PROBLEM DESCRIPTION>
Copy every line from the one containing "When observing" through the last of the rows into a numbered list, both ends included. Leave out blank lines.
[START SUPPLIED DATA]
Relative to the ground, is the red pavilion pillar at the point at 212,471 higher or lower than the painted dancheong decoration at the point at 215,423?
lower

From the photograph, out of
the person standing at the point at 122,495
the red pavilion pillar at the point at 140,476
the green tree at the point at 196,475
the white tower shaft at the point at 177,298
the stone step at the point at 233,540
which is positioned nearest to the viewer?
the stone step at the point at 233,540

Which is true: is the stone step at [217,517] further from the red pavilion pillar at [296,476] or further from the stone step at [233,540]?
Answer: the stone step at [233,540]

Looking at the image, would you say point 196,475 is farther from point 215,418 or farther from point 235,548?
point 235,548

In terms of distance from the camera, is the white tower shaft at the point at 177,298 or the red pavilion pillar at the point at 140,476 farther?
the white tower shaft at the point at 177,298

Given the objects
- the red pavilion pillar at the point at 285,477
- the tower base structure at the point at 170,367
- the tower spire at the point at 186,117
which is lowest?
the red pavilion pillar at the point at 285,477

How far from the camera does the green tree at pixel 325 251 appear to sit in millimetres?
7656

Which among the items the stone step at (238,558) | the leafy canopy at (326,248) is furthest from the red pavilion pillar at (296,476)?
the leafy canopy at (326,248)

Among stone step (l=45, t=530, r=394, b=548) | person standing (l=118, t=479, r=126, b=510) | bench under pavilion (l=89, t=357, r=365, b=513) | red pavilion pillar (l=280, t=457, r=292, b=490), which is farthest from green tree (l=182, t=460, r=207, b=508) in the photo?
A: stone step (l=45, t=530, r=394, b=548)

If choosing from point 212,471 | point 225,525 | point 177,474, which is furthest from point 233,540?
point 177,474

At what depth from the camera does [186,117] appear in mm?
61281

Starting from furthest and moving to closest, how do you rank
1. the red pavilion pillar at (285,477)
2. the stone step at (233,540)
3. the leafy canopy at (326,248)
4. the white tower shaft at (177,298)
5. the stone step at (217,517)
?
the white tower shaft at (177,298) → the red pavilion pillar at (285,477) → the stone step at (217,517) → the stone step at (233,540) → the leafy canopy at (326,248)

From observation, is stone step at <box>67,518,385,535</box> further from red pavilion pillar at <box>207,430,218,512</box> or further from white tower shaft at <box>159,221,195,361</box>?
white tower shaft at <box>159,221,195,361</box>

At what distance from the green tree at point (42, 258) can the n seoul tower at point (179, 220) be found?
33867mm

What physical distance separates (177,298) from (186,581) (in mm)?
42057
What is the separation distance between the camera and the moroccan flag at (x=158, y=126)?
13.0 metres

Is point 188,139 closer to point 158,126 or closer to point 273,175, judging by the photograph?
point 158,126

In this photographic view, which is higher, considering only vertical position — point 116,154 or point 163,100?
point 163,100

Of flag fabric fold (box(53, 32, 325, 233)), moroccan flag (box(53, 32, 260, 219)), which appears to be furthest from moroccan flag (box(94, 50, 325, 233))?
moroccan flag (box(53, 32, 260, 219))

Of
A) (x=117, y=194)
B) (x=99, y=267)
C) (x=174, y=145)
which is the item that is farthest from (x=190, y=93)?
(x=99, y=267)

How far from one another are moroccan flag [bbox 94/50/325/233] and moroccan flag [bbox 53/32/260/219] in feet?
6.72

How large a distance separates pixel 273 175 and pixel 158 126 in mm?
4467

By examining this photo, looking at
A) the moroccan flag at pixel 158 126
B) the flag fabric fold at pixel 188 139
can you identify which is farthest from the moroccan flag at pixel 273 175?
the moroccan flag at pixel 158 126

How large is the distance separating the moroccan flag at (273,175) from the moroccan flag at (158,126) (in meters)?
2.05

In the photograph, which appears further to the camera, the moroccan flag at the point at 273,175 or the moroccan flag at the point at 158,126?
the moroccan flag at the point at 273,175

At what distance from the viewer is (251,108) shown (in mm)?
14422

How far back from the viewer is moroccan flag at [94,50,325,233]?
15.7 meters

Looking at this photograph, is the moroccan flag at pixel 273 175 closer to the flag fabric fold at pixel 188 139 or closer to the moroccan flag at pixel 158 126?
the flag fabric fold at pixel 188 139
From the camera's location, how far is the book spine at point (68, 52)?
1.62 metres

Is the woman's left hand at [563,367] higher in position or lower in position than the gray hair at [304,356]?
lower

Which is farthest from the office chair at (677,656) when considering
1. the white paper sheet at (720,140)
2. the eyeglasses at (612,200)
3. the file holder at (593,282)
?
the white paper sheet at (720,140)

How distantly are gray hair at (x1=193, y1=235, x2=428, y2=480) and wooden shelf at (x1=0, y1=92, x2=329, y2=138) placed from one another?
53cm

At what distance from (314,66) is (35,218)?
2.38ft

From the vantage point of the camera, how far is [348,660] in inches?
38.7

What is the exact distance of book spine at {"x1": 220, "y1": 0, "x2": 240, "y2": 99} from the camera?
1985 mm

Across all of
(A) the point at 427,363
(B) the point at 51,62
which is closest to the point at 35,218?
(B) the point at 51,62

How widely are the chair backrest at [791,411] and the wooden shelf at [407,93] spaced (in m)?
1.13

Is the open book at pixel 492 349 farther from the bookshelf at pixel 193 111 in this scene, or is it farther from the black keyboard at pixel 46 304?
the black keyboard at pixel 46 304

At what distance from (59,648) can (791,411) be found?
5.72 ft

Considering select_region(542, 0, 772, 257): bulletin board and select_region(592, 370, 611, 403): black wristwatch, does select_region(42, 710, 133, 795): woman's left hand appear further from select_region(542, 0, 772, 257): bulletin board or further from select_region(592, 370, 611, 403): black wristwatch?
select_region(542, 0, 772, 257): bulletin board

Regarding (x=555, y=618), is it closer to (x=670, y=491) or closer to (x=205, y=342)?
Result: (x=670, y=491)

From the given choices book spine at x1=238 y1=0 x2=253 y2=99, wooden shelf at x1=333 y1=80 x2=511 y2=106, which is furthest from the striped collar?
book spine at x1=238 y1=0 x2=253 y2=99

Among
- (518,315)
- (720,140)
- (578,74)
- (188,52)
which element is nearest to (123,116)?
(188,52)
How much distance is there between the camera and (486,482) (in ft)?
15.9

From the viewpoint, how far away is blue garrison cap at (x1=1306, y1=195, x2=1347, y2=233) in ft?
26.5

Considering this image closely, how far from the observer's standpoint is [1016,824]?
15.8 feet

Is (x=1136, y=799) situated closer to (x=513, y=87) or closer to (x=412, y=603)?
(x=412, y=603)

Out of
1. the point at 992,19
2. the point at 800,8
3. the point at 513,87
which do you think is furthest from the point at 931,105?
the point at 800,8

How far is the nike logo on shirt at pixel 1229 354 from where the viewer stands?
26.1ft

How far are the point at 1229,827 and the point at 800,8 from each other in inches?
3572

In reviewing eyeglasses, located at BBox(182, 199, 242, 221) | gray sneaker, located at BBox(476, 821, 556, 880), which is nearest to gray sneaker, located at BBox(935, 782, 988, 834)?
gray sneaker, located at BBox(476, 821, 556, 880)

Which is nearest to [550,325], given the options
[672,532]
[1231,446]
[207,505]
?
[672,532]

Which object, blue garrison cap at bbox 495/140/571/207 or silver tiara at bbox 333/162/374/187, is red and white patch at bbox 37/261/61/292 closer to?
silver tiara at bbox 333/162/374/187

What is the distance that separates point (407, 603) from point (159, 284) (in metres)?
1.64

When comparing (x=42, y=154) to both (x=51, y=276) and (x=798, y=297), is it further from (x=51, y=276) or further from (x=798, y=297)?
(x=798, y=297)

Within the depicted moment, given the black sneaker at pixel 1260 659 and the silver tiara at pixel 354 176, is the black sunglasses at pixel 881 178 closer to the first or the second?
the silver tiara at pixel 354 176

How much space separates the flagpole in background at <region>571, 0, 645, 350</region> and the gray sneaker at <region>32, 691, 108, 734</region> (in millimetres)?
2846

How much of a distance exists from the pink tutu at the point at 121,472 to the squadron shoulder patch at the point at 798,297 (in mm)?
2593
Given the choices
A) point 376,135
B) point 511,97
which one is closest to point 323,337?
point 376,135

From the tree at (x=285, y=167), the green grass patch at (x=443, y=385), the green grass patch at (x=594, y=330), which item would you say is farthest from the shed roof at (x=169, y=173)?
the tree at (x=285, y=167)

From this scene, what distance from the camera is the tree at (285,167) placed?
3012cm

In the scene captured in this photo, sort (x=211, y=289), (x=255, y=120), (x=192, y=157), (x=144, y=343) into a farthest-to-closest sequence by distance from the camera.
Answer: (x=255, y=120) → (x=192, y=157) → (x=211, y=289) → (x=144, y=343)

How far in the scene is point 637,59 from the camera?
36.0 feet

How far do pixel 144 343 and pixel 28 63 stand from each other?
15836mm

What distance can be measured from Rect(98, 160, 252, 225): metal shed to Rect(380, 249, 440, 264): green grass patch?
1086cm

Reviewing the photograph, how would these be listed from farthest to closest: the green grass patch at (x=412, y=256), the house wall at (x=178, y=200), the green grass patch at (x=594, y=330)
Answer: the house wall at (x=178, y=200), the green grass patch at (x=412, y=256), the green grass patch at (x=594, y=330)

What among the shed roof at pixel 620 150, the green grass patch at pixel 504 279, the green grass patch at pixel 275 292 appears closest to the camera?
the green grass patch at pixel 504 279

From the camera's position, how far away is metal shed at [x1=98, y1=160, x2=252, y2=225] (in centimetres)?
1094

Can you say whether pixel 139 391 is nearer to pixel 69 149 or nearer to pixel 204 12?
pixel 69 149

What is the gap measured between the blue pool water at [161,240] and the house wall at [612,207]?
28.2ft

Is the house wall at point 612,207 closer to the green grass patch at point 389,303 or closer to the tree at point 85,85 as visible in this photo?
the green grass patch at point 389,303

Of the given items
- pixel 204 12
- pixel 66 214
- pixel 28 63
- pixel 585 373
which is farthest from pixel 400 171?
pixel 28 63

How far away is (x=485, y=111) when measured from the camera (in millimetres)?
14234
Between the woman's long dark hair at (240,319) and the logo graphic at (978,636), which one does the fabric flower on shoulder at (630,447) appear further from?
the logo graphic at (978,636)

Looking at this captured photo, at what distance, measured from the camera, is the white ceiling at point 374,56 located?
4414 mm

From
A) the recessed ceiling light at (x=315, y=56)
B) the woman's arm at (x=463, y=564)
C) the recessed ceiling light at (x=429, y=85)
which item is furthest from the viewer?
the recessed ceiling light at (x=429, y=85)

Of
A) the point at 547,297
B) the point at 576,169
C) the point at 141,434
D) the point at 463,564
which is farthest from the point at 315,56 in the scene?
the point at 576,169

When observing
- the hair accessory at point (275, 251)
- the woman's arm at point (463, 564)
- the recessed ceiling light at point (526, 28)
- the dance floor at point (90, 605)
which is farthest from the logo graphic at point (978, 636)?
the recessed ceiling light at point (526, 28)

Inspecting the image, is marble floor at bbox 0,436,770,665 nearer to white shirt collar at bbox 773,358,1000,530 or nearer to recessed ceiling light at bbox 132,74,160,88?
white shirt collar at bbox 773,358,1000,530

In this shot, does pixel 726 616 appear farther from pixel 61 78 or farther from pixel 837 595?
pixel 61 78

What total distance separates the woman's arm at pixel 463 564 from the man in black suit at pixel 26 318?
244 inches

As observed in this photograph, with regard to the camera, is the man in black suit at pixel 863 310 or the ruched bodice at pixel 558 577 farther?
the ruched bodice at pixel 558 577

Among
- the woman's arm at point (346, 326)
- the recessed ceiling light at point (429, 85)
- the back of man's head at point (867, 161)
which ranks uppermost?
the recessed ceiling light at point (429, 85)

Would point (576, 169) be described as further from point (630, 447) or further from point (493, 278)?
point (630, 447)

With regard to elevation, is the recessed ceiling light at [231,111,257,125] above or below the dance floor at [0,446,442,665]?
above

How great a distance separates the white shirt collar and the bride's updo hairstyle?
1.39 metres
[END SUPPLIED DATA]
RESPONSE TO THIS EXERCISE>
1. When observing
2. - the hair accessory at point (275, 251)
3. - the woman's arm at point (463, 564)
4. - the recessed ceiling light at point (526, 28)
5. - the dance floor at point (90, 605)
6. which is farthest from the logo graphic at point (978, 636)?
7. the recessed ceiling light at point (526, 28)
8. Inspecting the image, is marble floor at bbox 0,436,770,665 nearer to white shirt collar at bbox 773,358,1000,530 or nearer to recessed ceiling light at bbox 132,74,160,88?
9. white shirt collar at bbox 773,358,1000,530
10. In this shot, does pixel 726 616 appear farther from pixel 61 78 or farther from pixel 837 595?
11. pixel 61 78
12. What total distance separates the woman's arm at pixel 463 564 from the man in black suit at pixel 26 318?
13. 244 inches
14. As observed in this photograph, with regard to the camera, is the man in black suit at pixel 863 310 or the ruched bodice at pixel 558 577 farther?
15. the ruched bodice at pixel 558 577
16. Among
17. - the woman's arm at point (346, 326)
18. - the recessed ceiling light at point (429, 85)
19. - the back of man's head at point (867, 161)
20. which ranks uppermost?
21. the recessed ceiling light at point (429, 85)
22. Would point (576, 169) be described as further from point (630, 447) or further from point (493, 278)?
23. point (630, 447)
24. With regard to elevation, is the recessed ceiling light at [231,111,257,125] above or below the dance floor at [0,446,442,665]?
25. above
26. How great a distance separates the white shirt collar and the bride's updo hairstyle?
27. 1.39 metres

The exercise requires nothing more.